One big advantage to automatic storage is that it efficiently shares a fixed pool of memory among several procedures. For example, if you call three procedures in a row,

		ProcA();
 
		ProcB();
 
		ProcC();
 

 

The first procedure (ProcA in the code above) allocates its local variables on the stack. Upon return, ProcA deallocates that stack storage. Upon entry into ProcB, the program allocates storage for ProcB's local variables using the same memory locations just freed by ProcA. Likewise, when ProcB returns and the program calls ProcC, ProcC uses the same stack space for its local variables that ProcB recently freed up. This memory reuse makes efficient use of the system resources and is probably the greatest advantage to using automatic (VAR) variables.

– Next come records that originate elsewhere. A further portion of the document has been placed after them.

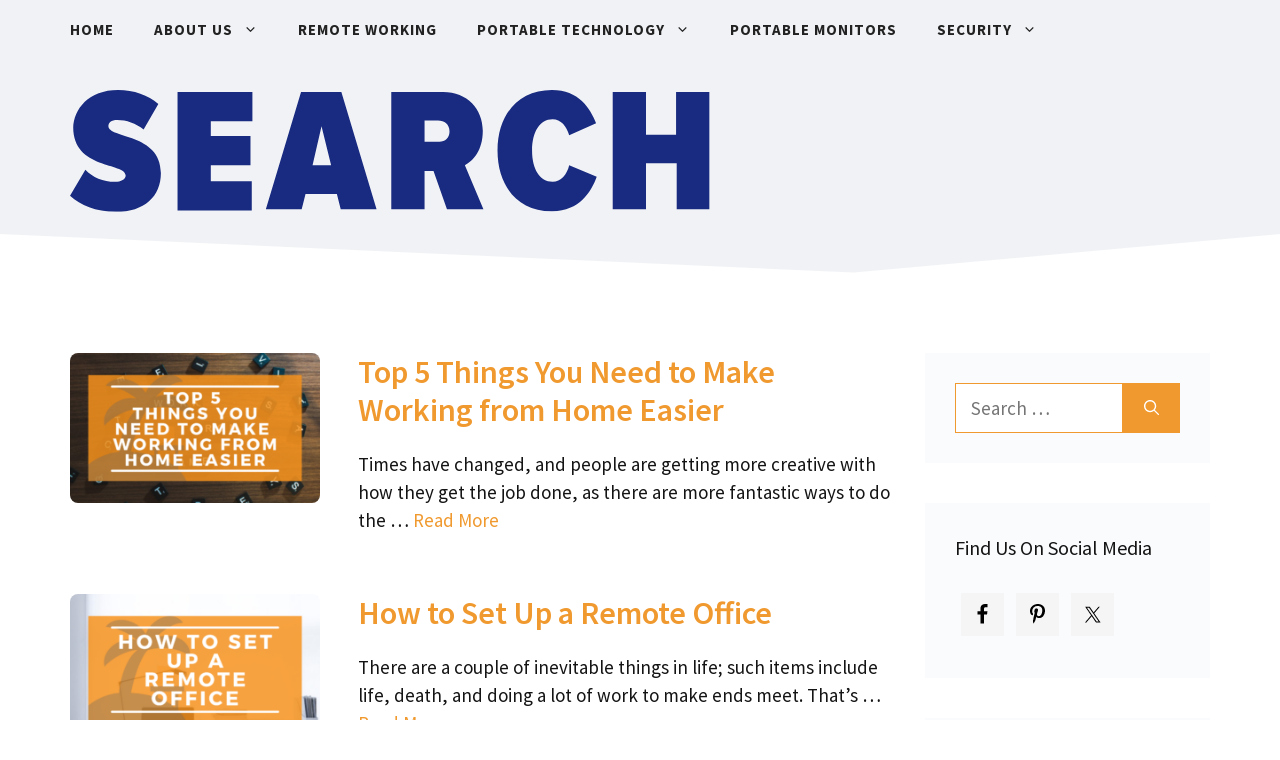

--- FILE ---
content_type: image/svg+xml
request_url: https://wanderingoffice.com/wp-content/uploads/2021/08/search-logo-1.svg
body_size: 589
content:
<?xml version="1.0" encoding="UTF-8"?> <svg xmlns="http://www.w3.org/2000/svg" version="1.1" id="Layer_1" x="0" y="0" viewBox="0 0 100 19.1" xml:space="preserve"><style>.st0{fill:#192b80}</style><path class="st0" d="M0 16.6l2.4-4.1c1.1 1.2 2.8 1.9 4.6 1.9 1 0 1.7-.4 1.7-1 0-2-8.2-.9-8.2-7.5C.6 3 2.9 0 7.5 0c2.5 0 4.7.8 6.3 2.2l-2.3 4c-1.2-1-2.7-1.5-4.1-1.5-1 0-1.4.4-1.4 1 0 1.9 8.2 1.1 8.2 7.3 0 3.7-2.6 6.1-7 6.1-3.3 0-5.5-1-7.2-2.5zM16.8 18.7V.3h11.7v4.6H22v2.3h6.2v4.6H22v2.5h6.4v4.6H16.8zM42.3 18.7l-.6-2.4h-4.9l-.6 2.4h-5.6L36.1.3h6.3l5.5 18.4h-5.6zm-3-13l-1.4 6.1h2.9l-1.5-6.1zM58.9 18.7l-2.1-6h-1.4v6h-5.2V.3h8.1c3.8 0 6.2 2.7 6.2 6.1 0 3.1-1.5 4.7-2.8 5.4l2.9 6.9h-5.7zm.4-12.2c0-1.1-.8-1.7-1.8-1.7h-2.1v3.3h2.1c1 .1 1.8-.5 1.8-1.6zM66.8 9.5c0-5.7 3.3-9.5 8.5-9.5 4.2 0 6 2.9 6.9 5.2L78 7.1c-.4-1.4-1.3-2.5-2.6-2.5-2 0-3.2 2-3.2 4.9 0 2.9 1.2 4.9 3.2 4.9 1.3 0 2.3-1.2 2.6-2.6l4.3 1.8c-.8 2.3-2.7 5.4-6.9 5.4-5.3.1-8.6-3.8-8.6-9.5zM94.8 18.7v-7.2H90v7.2h-5.2V.3H90V7h4.7V.3h5.2v18.4h-5.1z"></path></svg>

1Stack frame is another term many people use to describe the activation record.

2Ignoring the code associated with the standard entry and exit sequences.

3This code assumes that ESP is dword aligned upon entry so the "AND( $FFFF_FFFC, ESP );" instruction is unnecessary.

4HLA even rounds this constant up to the next even multiple of four so you don't have to worry about stack alignment.